How photography came about

The word "Photography" is derived from the Greek words for light and writing. We owe the name "Photography" to Sir John Herschel, who first used the word in 1839.

Beginnings of Photography
For centuries, these were just ideas on capturing the image until an Iraqi scientist developed something called the camera obscura (darkroom) sometime in the 11th Century. Even then, the camera did not actually record images; They simply projected them onto another surface. Artists used them to help them draw more accurately.


Artists used camera obscura to help them in drawing.

Photography as we know it today began in the late 1830s in France when Joseph Nicéphore Niépce used a portable camera obscura.
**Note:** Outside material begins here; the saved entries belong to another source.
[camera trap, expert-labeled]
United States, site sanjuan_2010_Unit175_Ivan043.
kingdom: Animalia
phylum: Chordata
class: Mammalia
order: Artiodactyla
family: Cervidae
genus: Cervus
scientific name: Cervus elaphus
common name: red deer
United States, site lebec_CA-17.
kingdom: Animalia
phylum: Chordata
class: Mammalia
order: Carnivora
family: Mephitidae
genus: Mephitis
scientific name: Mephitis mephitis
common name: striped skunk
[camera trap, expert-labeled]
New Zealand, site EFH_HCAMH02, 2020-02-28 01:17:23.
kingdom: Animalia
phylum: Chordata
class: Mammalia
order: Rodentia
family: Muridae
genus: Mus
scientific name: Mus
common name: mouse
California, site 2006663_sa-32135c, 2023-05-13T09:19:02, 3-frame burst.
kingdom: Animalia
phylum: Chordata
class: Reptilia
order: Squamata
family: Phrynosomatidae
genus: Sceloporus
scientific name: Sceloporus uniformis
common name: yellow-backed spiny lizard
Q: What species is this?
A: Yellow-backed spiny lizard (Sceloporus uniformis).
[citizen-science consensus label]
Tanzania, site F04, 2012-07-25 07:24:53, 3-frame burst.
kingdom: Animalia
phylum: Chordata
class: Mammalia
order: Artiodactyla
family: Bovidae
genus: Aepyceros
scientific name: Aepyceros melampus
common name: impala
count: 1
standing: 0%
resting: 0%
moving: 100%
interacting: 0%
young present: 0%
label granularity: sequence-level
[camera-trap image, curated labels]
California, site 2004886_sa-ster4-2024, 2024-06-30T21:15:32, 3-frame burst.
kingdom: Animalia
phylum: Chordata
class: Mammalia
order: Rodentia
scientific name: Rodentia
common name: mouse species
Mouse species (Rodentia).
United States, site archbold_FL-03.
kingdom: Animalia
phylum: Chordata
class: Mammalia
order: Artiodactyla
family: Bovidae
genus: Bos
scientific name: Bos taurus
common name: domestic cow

The camera obscura was a popular sketching instrument in the 18th century. A lens in the draw tube and a mirror at 45 degrees to the horizontal focussed the image onto a ground glass screen on the top of the box. A piece of paper was put onto the screen and the image was copied directly.

This is the first recorded image that did not fade quickly. However, not all people welcomed this exciting invention; At that time some artists saw in photography a threat to their livelihood and some even prophesied that painting would cease to exist.

There are two distinct scientific processes that combine to make photography possible.
1) The first of these processes was optical. The Camera Obscura (dark room) had been in existence for at least four hundred years. There is a drawing, dated 1519, of a Camera Obscura by Leonardo da Vinci; about this same period its use as an aid to drawing was being advocated.

2) The second process was chemical. For hundreds of years before photography was invented, people had been aware, for example, that some colours are bleached in the sun, but they had made little distinction between heat, air and light.


Tent camera obscura, 19th century.


In the 19th and early 20th centuries is seems that the pier at every seaside resort in the United Kingdom had a camera obscura. The camera obscura on the Jetty at Margate England was listed in this location by 1898. The sign on the side reads "Beautiful Effects Caused by Reflection" "Charge Two Pence". The card on the left is one of four postcards of Margate in our collection. It was mailed in 1904.

Even till now in 2008, almost every household at least has a camera. Photography has not been able to replace Painters / Artists. It is just another form of art that can be expressed by the artists / designers.